Community Articles

Find and share helpful community-sourced technical articles.
Labels (1)
avatar
Contributor

Background:

In NiFI, the PutSQL Processor is unable to perform the batch inserts although a batch size had been configured in the processor. There is a commit for each insert because the content of each FlowFile is a unique SQL statement.

Lets take an example workflow,

CSV file -> 50 lines (name, jobtitle) -> 50 flow files

For each line, PutSQL processor (batchsize-10) is invoked. Because each flow file is unique in its content, 50 commits are performed.

Line1 -> Flowfile#1

Insert into Employee (name, job title) VALUES ('Bryan B','Director')

Line2 -> Flowfile#2

Insert into Employee (name, job title) VALUES ('Joe W','CTO')

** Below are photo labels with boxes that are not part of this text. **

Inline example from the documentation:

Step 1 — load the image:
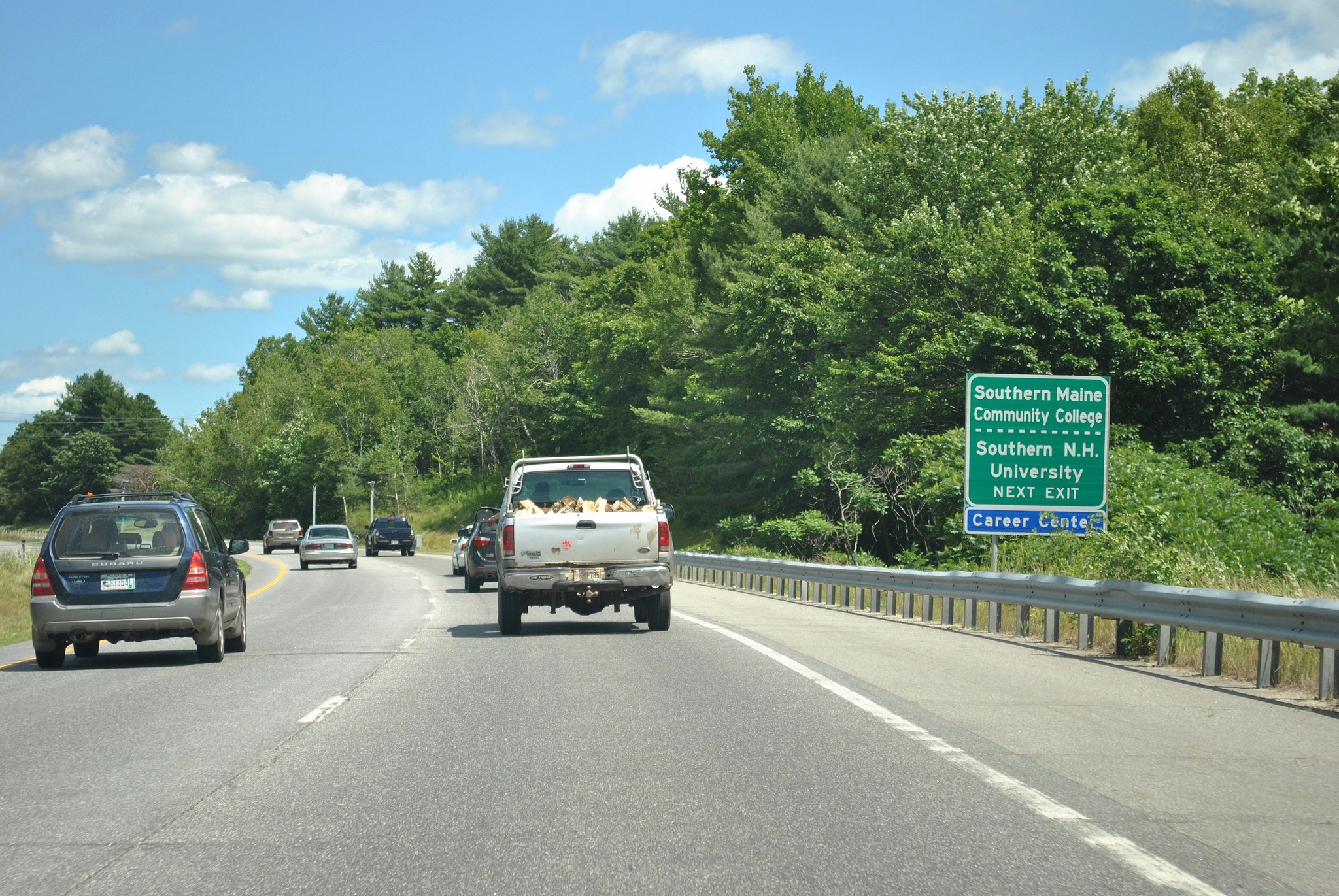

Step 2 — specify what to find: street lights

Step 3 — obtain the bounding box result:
[121,479,129,533]
[368,481,375,525]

The PutSQL processor batches FlowFiles by matching SQL statements. To match SQL statements with unique inserts, you must configure the dataflow so that the SQL statements make use of the "?" to escape parameters. In this case, the parameters to use must exist as FlowFile attributes with the naming convention sql.args.N.type and sql.args.N.value, where N is a positive integer. The sql.args.N.type is expected to be a number indicating the JDBC Types.

Objective:

If we can invoke PutSQL processor with same Insert statement like below, PutSQL processor will use batch size parameter correctly finally resulting in 5 commits (instead of 50).

3 Steps:

Use Extract Text Processor to create sql.args.N.value Flow file attributes

sql.args.1.value = Bryan B
sql.args.2.value = Director

Use Update Attribute Processor to set sql.args.N.type Flow file attributes

sql.args.1.type = 12 (VARCHAR)
sql.args.2.type = 12 

Finally, use ReplaceText Processor to build the identical insert statements

Insert into Employee ("name", "job title") VALUES (?,?)

Final Outcome:

By following the above, every single FlowFile will have the exact same insert statement and will be properly batched based on the batch size property in the processor. A single commit will be issued followed by the insert of all batched FlowFiles.

17,467 Views
Comments

I found the instructions for setting sql.args.N.type setting confusing. You can find the types and corresponding code values in the Java API docs. Here is a link to the corresponding Java 8 documentation.

Why "PutSQL Processor is unable to perform the batch inserts although a batch size had been configured in the processor."??

Why isn't it just changed to allow SQL statements that are not identical be batched, instead of having to do it this way?

Of course SQL statements will almost certainly be different from one another!

Sounds like a bug in the processor...

I think this post is based on an erroneous assumption that SQL statements need to be identical to be batched by the PutSQL processor.

Perhaps the misunderstanding was because Support Fragmented Transactions was set to true (the default) which will fragment the batch unless you are using fragment.identifier to correctly identify your batches.

https://nifi.apache.org/docs/nifi-docs/components/org.apache.nifi/nifi-standard-nar/1.5.0/org.apache...

How did you do it in nifi? Do you have screenshot on how did you do it?